On 02/03/14 19:31, William Unruh wrote:
On 2014-03-02, Brian Inglis <[email protected]> wrote:
On 2014-03-01 15:43, [email protected] wrote:
My NTP server is part of the pool project and appears to be running fine.  
Comcast contacted me about a month ago to let me know that my NTP server was 
infected with a bot.  I checked and everything seems to be ok.  I re-enabled my 
server about a week ago and I received another phone call last week concerning 
security on my network.
I contacted Ask and he said that it was not a bot but an issue with my server 
allowing management requests.  I asked Ask how to properly configure my 
Meinberg client to not allow management requests because I understand that they 
can be problematic.  I know the config for ntpd but I am not sure of the proper 
syntax for Meinberg.  Can someone provide me with that info?

Banner on http://support.ntp.org links to
http://support.ntp.org/bin/view/Main/SecurityNotice#DRDoS_Amplification_Attack_using
and recommends restrict default noquery [and possibly other no... options]
or you could use restrict default ignore; also add disable monitor.

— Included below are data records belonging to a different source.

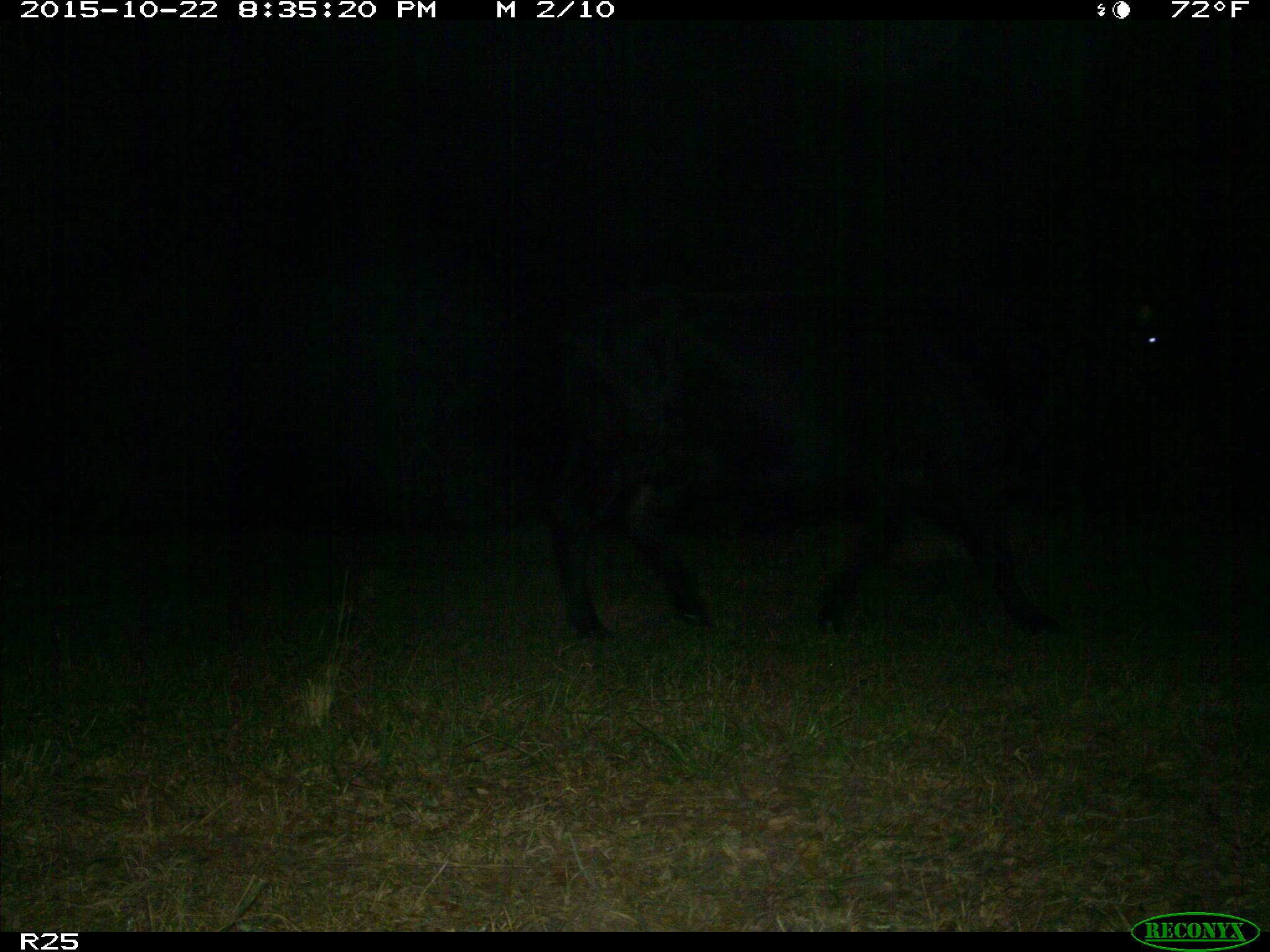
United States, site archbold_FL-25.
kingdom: Animalia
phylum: Chordata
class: Mammalia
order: Artiodactyla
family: Bovidae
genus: Bos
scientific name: Bos taurus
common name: domestic cow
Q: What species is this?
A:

And why those are not the default I will never know. They should never
have been on by default-- the problem was obvous 15 years ago, if
nothing else in giving an attacker knowledge about your system.
Things which go out to the  broad internet should be off by default, and be
switched on by the user who needs them.
Just as ntpd does not have a list of servers it uses by default, but I
guess people running ntp servers got burned by that one 20 years ago.

There is a complete new generation of sys-admins since then.
"well known" among those so skilled in the art does not mean active knowledge amongst users. This might be a lesson to remember.